# START OF Extracted text
As two charge percentages may apply in the 1992-93 year (for employer's with annual national payrolls in excess of $1 million), it is necessary to change the contribution period for the 1992-93 year from an annual basis to two 6 monthly periods, the first commencing on 1 July 1992 and the other commencing on 1 January 1993. (Definition of "contribution period" and "half-year" in subclause 6(1) and new clause 18.)

Although the level of superannuation support will be measured on a 6 monthly basis, the calculation of the superannuation guarantee charge will still be annual.

A further amendment will ensure that contributions which are made at any time on or after 1 July 1992 and on or before 14 August 1993 may be taken into account as if they had been made during either of the 6 monthly contribution periods in 1992-93. [New subclause 23(6)]

1993-94 year

Under the existing Bill, an employer's level of superannuation support for the 1993-94 and subsequent years is calculated on a monthly basis (ie, there are monthly contribution periods). Amendments will be made to change this monthly basis to a quarterly basis with each quarter commencing on 1 July, 1 October, 1 January, and 1 April of the 1993-94 and subsequent years. (Definition of "contribution period" and "quarter" in subclause 6(1) and new clause 19.)

Maximum contribution base

Clause 15 of the existing Bill sets out a maximum contribution base. This puts an upper limit on the amount of superannuation support that an employer is expected to provide for the benefit of an employee and is a limit on earnings.

For 1992-93 the limit is $80,000. It is indexed for later years and converted to a monthly amount. It is proposed to make amendments to clause 15 as a consequence of the need to provide for two contribution periods in 1992-93 and the change from a monthly to a quarterly basis for subsequent years.

These amendments will provide that the maximum contribution base for either of the two six monthly periods in 1992-93 is $40,000. For subsequent years the maximum contribution base will be indexed and on a quarterly basis.

Exemption for Low Income Earners

Summary of proposed amendment

The amendment will raise the level of salary and wages at which an employer is expected to provide superannuation support in respect of an employee to $450 or more a month.

Explanation of proposed amendment

Under the existing Bill, subclause 24(2) provides that an employer will not have to provide superannuation support for an employee in any month when the employee receives salary and wages of less than $250. The proposed amendment will increase this threshold so that an employer does not have to provide superannuation support unless the employee receives salary and wages of $450 or more a month.

Certain Periods not to Count as Periods of Employment

Summary of the proposed amendment

The amendment will ensure that any period for which 'excluded salary and wages' are paid is not taken into account in the calculation of the reduction in the employer's charge percentage (under clauses 22 and 23). [New clause 23C]

Explanation of the proposed amendment

Under the existing provisions of the Bill an employer does not have to provide superannuation support for certain employees. For example, where an employee receives salary and wages of less than $450 in a month, or where salary or wages are paid to certain non-resident employees or to an employee 65 years of age or older. This sort of excluded salary and wages is not taken into account for superannuation guarantee purposes in accordance with clauses 24 and 25 of the Bill.

Although excluded salary and wages are not taken into account in determining an employer's individual superannuation guarantee shortfall in respect of an employee, the period for which they are paid is taken into account in determining the reduction in the employer's charge percentage under clauses 22 and 23 of the Bill. This can result in the employer being taken to have provided a smaller amount of superannuation support than should be the case.
# END OF Extracted text
# START OF Recorded information
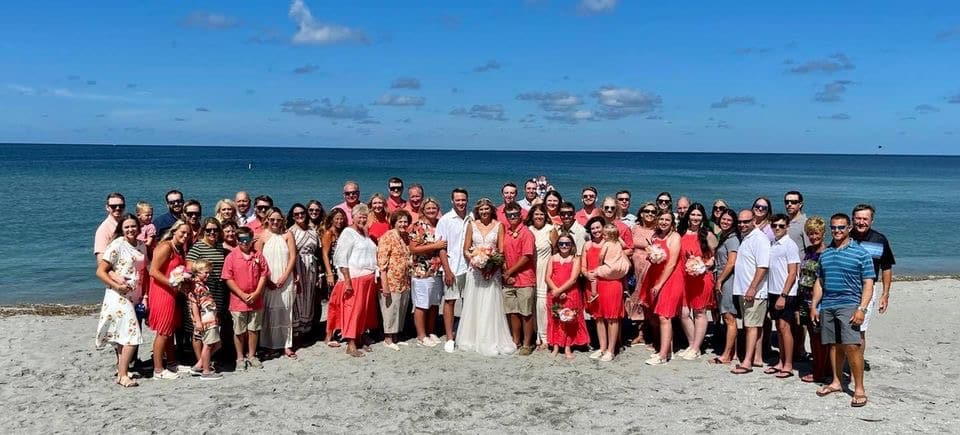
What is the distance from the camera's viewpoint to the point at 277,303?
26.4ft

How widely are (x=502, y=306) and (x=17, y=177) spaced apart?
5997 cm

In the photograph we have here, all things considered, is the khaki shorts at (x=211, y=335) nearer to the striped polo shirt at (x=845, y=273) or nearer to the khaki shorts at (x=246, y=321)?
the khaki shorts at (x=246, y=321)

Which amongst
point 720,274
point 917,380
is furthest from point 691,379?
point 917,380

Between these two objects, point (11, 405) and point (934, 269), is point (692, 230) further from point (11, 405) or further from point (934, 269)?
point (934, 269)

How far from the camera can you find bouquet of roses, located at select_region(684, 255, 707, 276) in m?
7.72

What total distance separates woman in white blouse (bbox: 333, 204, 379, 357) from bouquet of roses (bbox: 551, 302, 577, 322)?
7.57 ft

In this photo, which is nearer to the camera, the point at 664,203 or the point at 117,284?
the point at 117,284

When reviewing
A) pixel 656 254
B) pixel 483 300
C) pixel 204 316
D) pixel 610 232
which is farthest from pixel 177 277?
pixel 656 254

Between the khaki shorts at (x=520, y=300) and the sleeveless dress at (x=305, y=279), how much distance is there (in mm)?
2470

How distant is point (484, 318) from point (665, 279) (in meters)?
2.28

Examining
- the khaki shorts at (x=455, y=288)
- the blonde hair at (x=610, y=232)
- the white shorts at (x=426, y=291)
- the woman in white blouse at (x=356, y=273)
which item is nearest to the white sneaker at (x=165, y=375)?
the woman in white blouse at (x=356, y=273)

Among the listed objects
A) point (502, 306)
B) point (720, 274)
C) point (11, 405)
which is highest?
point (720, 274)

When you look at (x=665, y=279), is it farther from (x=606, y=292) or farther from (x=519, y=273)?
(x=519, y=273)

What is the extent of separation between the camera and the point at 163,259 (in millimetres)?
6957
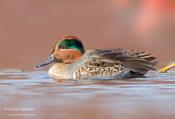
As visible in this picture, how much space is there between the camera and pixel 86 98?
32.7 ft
# END OF Recorded information
To do:
1. Using the superannuation amendment text, answer these questions:
(a) What is the maximum contribution base for either of the two six-monthly periods in 1992-93?
(b) Under subclause 24(2) of the existing Bill, below what monthly amount of salary and wages does an employer not have to provide superannuation support?
(c) On which four dates does each quarter commence for the 1993-94 and subsequent years?
2. Resume the superannuation amendment text, picking up after its last sentence.

Written responses:
1.
(a) $40,000
(b) $250
(c) 1 July, 1 October, 1 January and 1 April

2.
The proposed amendment will ensure that the period for which excluded salary and wages are paid is excluded from the calculation of the reduction in the employer's charge percentage under clauses 22 and 23 of the Bill.

"Payments" to Certain Employees

Summary of the proposed amendment

The amendment will ensure that payments to local government councillors and similar office holders are not taken to be salary and wages unless they constitute remuneration for services or work done by the office holder.

Explanation of the proposed amendment

Subclause 12(9) of the Bill provides that a person who holds, or performs the duties of an appointment, office or position under the Constitution or under a law of the Commonwealth, of a State or a Territory (including members of the defence force or a police force) is an employee of the Commonwealth, State or Territory. Similarly, a member of a local government council is deemed to be an employee of that council (subclause 12(10)).

Paragraph 11(1)(e) of the Bill specifically deems "payments" to these employees to be "salary and wages" for superannuation guarantee purposes. The term payments is very wide and could encompass a payment which is not salary and wages.

The amendment will substitute the term remuneration for the term payment. This will ensure that only payments for services or work done by the employee are considered to be salary and wages.

Payments Deemed to be made to a Complying Superannuation Fund or Scheme

Summary of the proposed amendments

The proposed amendments will ensure that if an employer makes superannuation contributions to a superannuation fund that is not a defined benefit superannuation scheme, those contributions will be treated as having been made to a "complying superannuation fund" for superannuation guarantee purposes provided there are reasonable grounds for believing that the fund is a complying fund at the time the contributions are made. This will be the case even if the fund is subsequently found to have been a non-complying fund for taxation purposes.

In the case of a defined benefit superannuation scheme, a separate amendment will ensure that a benefit certificate relating to the scheme will be treated as a benefit certificate in relation to a "complying superannuation scheme", provided there are reasonable grounds for believing that the scheme is a complying scheme. This amendment will apply even if the scheme is subsequently found to have been a non-complying scheme for taxation purposes.

Explanation of the proposed amendments

These amendments are designed to protect employers who make superannuation contributions to a fund that they believe is a complying superannuation fund but which is subsequently found to be a non-complying fund. Under the existing provisions of the Bill, if the fund turns out to be a non-complying fund, the employer's contributions will not satisfy the superannuation guarantee requirements. However, by the proposed amendment, employers in this position will be taken to have made their contributions to a complying superannuation fund.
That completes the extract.